Llama 3.1, Mistral, Qwen 2.5, and [100+ more](https://ollama.com/library).

## Hardware Compatibility

| Platform | Status | Notes |
| :--- | :--- | :--- |
| NVIDIA RTX (Desktop/Laptop) | [✓] Verified | RTX 3080+ recommended |
| NVIDIA RTX (eGPU) | [✓] Verified | TB3/TB4 bandwidth sufficient |
| NVIDIA Jetson Thor | [✓] Verified | 128GB Unified Memory, Blackwell GPU |
| Apple Silicon | [✓] Ollama | M1/M2/M3 via Ollama |
| GCP L4 GPU | [✓] Verified | 24GB VRAM, ~$0.70/hr |
| Intel/AMD GPU | — | Not supported |

## Development Setup

### Plugin Architecture

`kanoa-mlops` is a **plugin** for the `kanoa` CLI. The `kanoa` package provides the CLI framework, and `kanoa-mlops` registers additional commands (`serve`, `stop`, `restart`) via Python entry points.

```text
kanoa (CLI) ──loads──► kanoa-mlops (plugin)
│ │
└── entry points ◄───────┘
```

### Co-Development Setup

To develop both packages simultaneously, install both in **editable mode**:

```bash
# Clone both repos
git clone https://github.com/lhzn-io/kanoa.git
git clone https://github.com/lhzn-io/kanoa-mlops.git

# Create and activate environment
conda env create -f kanoa-mlops/environment.yml
conda activate kanoa-mlops

# Install BOTH packages in editable mode
pip install -e ./kanoa # Provides 'kanoa' CLI
pip install -e ./kanoa-mlops # Registers plugin commands

# Verify
kanoa --help # Should show: serve, stop, restart
```

> **Why both?** The `kanoa` package provides the CLI entry point. The `kanoa-mlops` package registers its commands as plugins. Both must be installed for the full CLI to work.

### Quick Reinstall

If you switch conda environments or commands are missing:

```bash
pip install -e /path/to/kanoa -e /path/to/kanoa-mlops
```

## Prerequisites

- **Docker** and Docker Compose
- **NVIDIA GPU + Drivers** (for vLLM)
- **Python 3.11+**

**WSL2/eGPU Users**: See the [Local GPU Setup Guide](docs/source/local-gpu-setup.md) for platform-specific instructions.

## Roadmap

- [✓] Ollama integration (Dec 2025)
- [✓] CLI plugin system (Dec 2025)
- [✓] NVIDIA DCGM monitoring (Dec 2025)
- [✓] NVIDIA Jetson Thor support (Dec 2025)
- [ ] PostgreSQL + pgvector for RAG
- [ ] Kubernetes / Helm charts
- [ ] NVIDIA Jetson Orin support

## Contributing

We welcome contributions! See [CONTRIBUTING.md](CONTRIBUTING.md) for guidelines.
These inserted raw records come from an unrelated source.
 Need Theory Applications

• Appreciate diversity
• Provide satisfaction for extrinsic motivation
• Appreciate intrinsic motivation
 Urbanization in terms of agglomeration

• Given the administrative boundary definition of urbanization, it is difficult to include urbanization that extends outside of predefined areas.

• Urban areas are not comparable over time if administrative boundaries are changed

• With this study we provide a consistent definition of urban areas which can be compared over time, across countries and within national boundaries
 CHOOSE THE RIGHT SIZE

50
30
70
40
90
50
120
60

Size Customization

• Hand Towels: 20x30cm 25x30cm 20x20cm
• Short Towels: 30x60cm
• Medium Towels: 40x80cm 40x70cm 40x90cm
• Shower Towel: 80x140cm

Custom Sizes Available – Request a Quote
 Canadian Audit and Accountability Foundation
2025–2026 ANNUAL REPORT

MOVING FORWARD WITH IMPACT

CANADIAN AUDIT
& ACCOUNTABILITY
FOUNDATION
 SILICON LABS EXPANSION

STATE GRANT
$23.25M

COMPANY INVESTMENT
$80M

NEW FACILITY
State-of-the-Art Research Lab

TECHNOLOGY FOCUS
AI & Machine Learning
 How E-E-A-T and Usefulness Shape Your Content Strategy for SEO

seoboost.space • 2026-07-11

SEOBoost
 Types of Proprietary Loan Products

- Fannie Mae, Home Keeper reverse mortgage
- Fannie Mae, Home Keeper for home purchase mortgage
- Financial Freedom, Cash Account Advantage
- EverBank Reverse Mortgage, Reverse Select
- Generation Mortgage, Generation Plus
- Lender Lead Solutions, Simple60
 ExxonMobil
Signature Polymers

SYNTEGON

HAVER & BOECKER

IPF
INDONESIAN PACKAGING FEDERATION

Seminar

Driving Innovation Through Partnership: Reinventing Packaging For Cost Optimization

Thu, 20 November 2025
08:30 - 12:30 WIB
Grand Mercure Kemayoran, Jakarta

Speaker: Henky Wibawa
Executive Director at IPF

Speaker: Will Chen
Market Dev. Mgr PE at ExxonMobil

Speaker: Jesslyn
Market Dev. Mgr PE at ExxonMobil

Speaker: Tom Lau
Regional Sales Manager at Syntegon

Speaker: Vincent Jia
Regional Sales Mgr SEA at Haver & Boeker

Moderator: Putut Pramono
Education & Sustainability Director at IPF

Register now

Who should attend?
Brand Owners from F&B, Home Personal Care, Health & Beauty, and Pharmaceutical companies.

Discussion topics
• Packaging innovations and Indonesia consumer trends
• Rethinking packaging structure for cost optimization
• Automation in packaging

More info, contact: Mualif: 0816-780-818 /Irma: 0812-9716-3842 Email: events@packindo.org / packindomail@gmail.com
- **Adding New Models?** Check out the [Model Contribution Guide](docs/adding-models.md).

> **Pro Tip**: We find **Claude Code** to be an excellent DevOps buddy for this project. If you use AI tools, just remember our [Human-in-the-Loop policy](CONTRIBUTING.md#4-ai-contribution-policy).

## License

MIT License — see [LICENSE](LICENSE) for details.